EDA Cleaning with Pandas


This entry is part 1 of 8 in the series Pandas EDA Cleaning

Exploratory Data Analysis (EDA) has six main practices. The six main practices of EDA are discovering, structuring, cleaning, joining, validating and presenting. This post discusses the third practice, cleaning. EDA is not a step-by-step process you follow like a recipe. It’s iterative and non-sequential.

Here we are dealing with bad data (misspellings), mixed data types, missing data, duplicate data and data outliers. With misspellings of categorical data, such as groups, industry labels, types of things, more than one word for the same group, and so on, we need to fix these.

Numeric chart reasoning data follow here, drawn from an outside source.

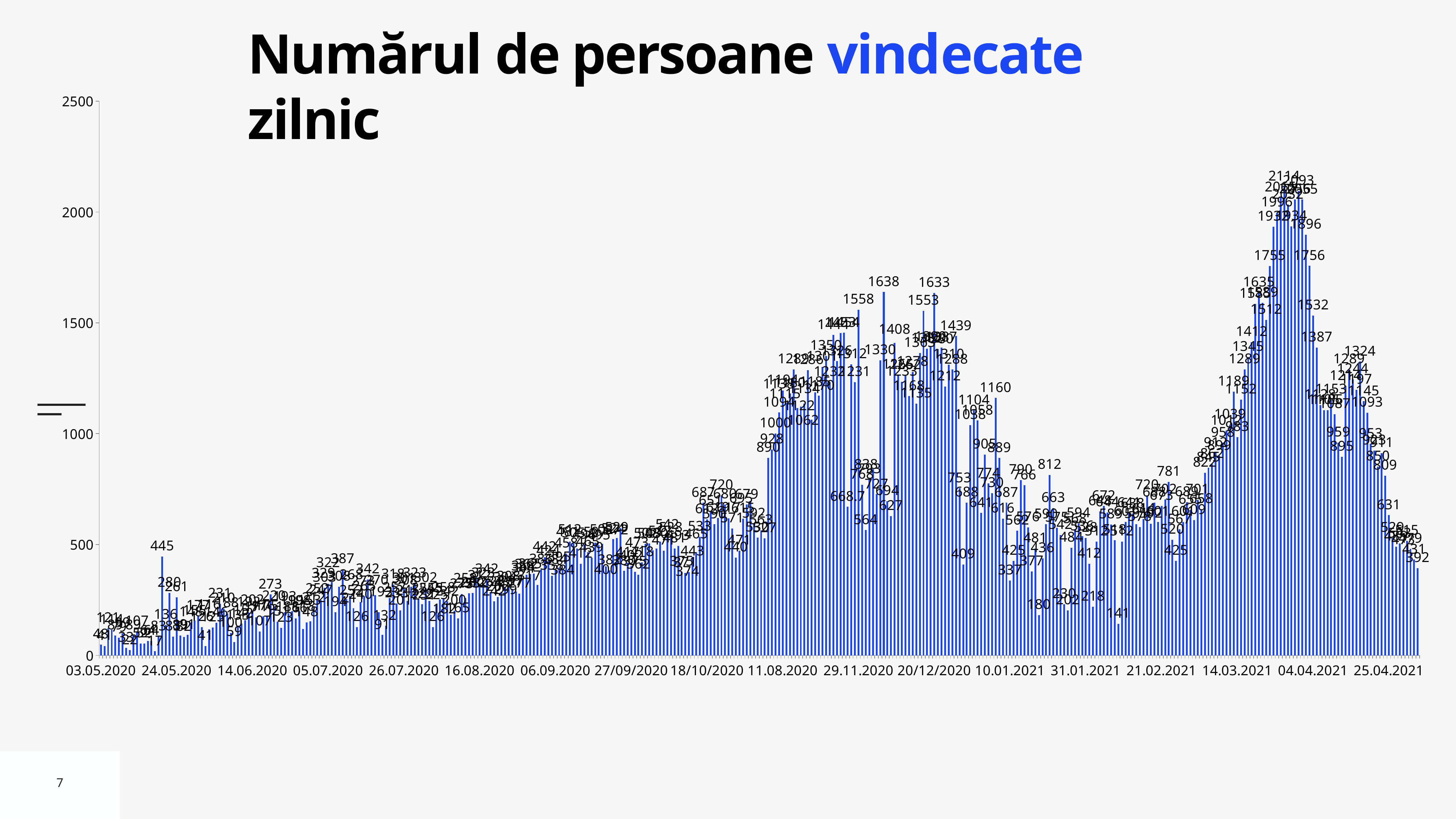
What is the highest value labelled on the chart? 2114 Which peak is higher: the one around 04.04.2021 or the one around 29.11.2020? the one around 04.04.2021 What is the difference between the highest labelled value (2114) and the highest value of the late-November 2020 peak (1638)? 476 What is the highest tick value shown on the vertical axis? 2500 Is the value of the first bar at 03.05.2020 greater or less than 500? less What kind of chart is shown on the slide? bar chart What is the title of the chart? Numărul de persoane vindecate zilnic What is the value of the last bar on the right of the chart? 392 What is the value of the highest bar between 10.01.2021 and 31.01.2021? 812 Do the values rise or fall from 04.04.2021 to 25.04.2021? fall What is the value of the tall spike just before 24.05.2020? 445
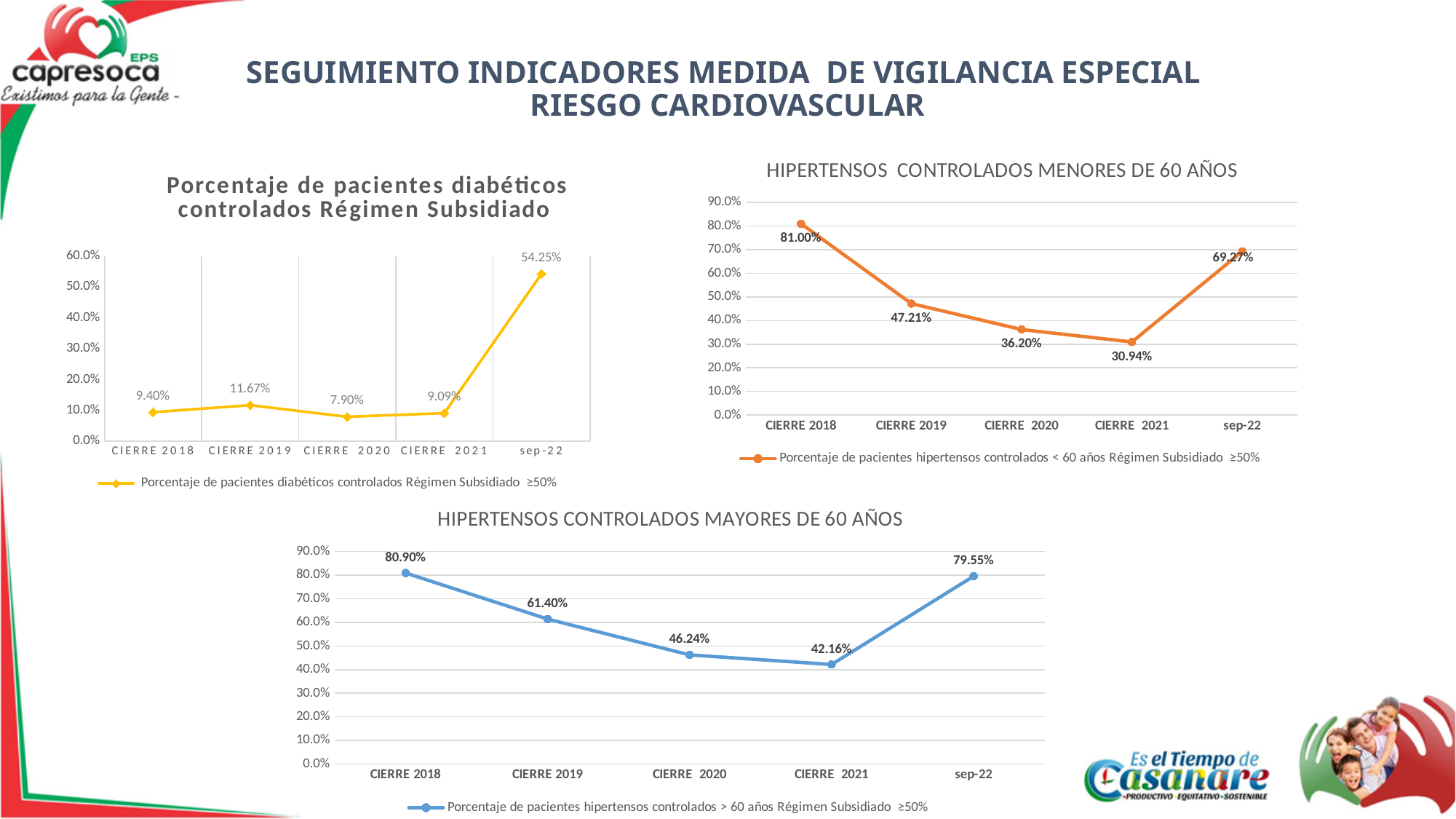
In the 'HIPERTENSOS CONTROLADOS MAYORES DE 60 AÑOS' chart, do the values rise or fall from CIERRE 2018 to CIERRE 2021? Fall In the 'Porcentaje de pacientes diabéticos controlados Régimen Subsidiado' chart, what is the value for sep-22? 54.25% In the 'HIPERTENSOS CONTROLADOS MAYORES DE 60 AÑOS' chart, which category has the lowest value? CIERRE 2021 In the 'HIPERTENSOS CONTROLADOS MENORES DE 60 AÑOS' chart, which category has the highest value? CIERRE 2018 In the 'HIPERTENSOS CONTROLADOS MENORES DE 60 AÑOS' chart, how many data points are plotted? 5 In the 'HIPERTENSOS CONTROLADOS MAYORES DE 60 AÑOS' chart, which is larger, the value for CIERRE 2020 or the value for sep-22? sep-22 In the 'HIPERTENSOS CONTROLADOS MENORES DE 60 AÑOS' chart, what is the difference between the values for CIERRE 2018 and sep-22? 11.73% What kind of chart is the 'HIPERTENSOS CONTROLADOS MAYORES DE 60 AÑOS' chart? Line chart In the 'Porcentaje de pacientes diabéticos controlados Régimen Subsidiado' chart, what is the difference between the values for CIERRE 2019 and CIERRE 2018? 2.27% In the 'HIPERTENSOS CONTROLADOS MENORES DE 60 AÑOS' chart, what is the value for CIERRE 2021? 30.94% In the 'Porcentaje de pacientes diabéticos controlados Régimen Subsidiado' chart, which category has the lowest value? CIERRE 2020 In the 'HIPERTENSOS CONTROLADOS MAYORES DE 60 AÑOS' chart, what is the value for CIERRE 2019? 61.40%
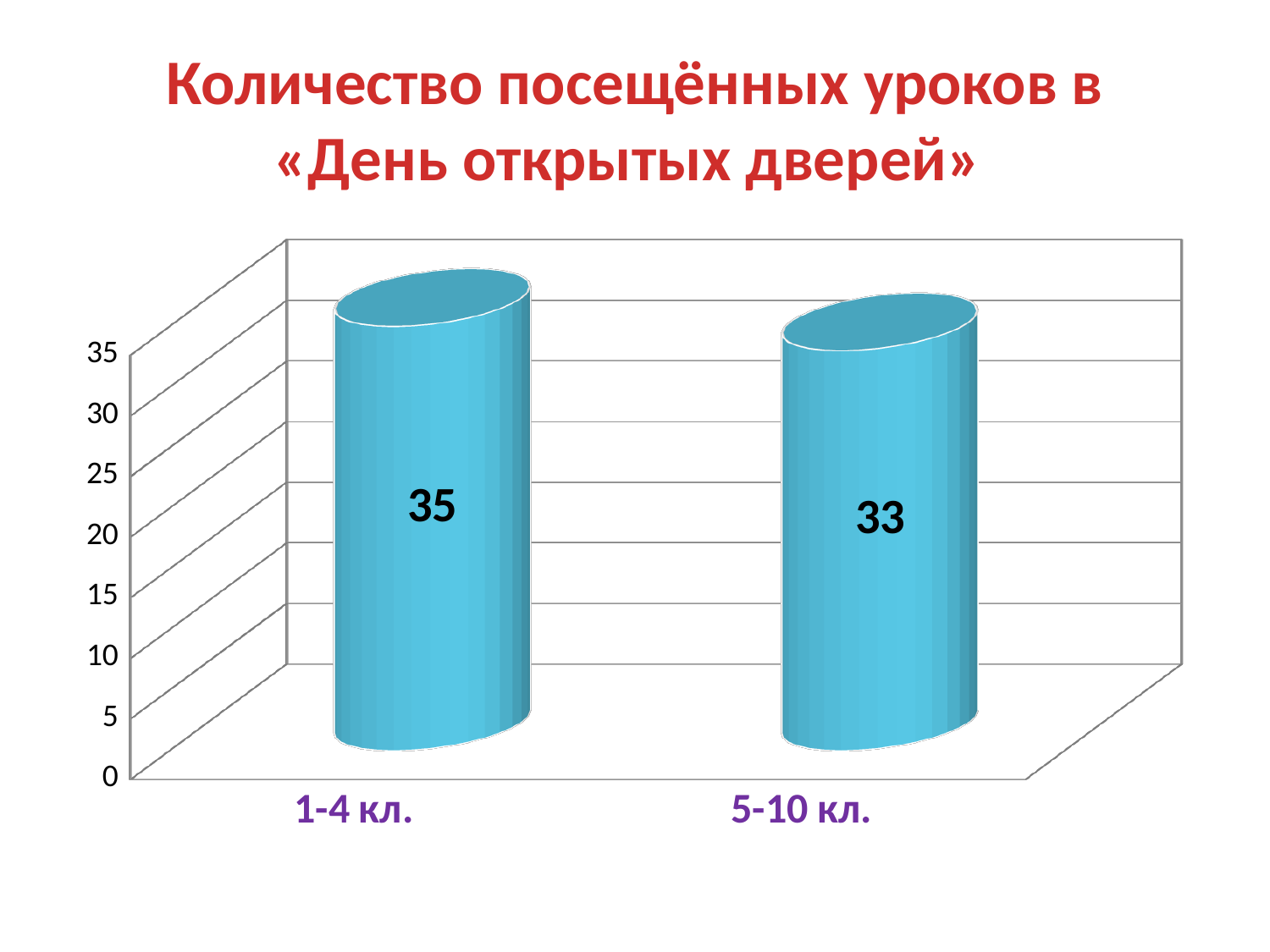
Is the value for 5-10 кл. greater or less than 30? greater Which category has the lowest value? 5-10 кл. What is the value for 5-10 кл.? 33 How many categories are shown on the chart? 2 What is the difference between the values for 1-4 кл. and 5-10 кл.? 2 What is the highest value shown on the vertical axis? 35 Which is larger, the value for 1-4 кл. or for 5-10 кл.? 1-4 кл. What kind of chart is shown on the slide? bar chart What is the value for 1-4 кл.? 35 Do the values rise or fall from 1-4 кл. to 5-10 кл.? fall Which category has the highest value? 1-4 кл. What is the title of the chart? Количество посещённых уроков в «День открытых дверей»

All of these involve decisions that might or might not result in the removal of rows of data, which will affect the outcomes of your analysis.

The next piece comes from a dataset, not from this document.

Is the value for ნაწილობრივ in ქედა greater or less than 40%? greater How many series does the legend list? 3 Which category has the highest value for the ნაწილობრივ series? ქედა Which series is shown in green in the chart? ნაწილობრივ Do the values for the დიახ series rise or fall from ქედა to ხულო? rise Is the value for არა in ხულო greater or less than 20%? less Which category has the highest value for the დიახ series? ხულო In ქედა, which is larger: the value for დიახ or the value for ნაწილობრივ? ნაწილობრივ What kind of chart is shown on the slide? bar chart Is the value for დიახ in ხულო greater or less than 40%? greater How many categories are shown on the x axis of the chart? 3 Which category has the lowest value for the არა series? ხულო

Removing duplicates is considered to be part of the data cleaning process. Check out the post called Duplicate Rows in Pandas.

Cleaning also considers categorical data, label encoding (each category is assigned a unique number instead of a qualitative value), and one-hot encoding (a data transformation technique that turns one categorical variable into several binary variables). Cleaning also looks at dummy variables, data ethics and data governance.

Data professionals use input validation to ensure data is complete, error-free and high-quality. This data validation is primarily performed in the Analyze phase of Google’s PACE workflow.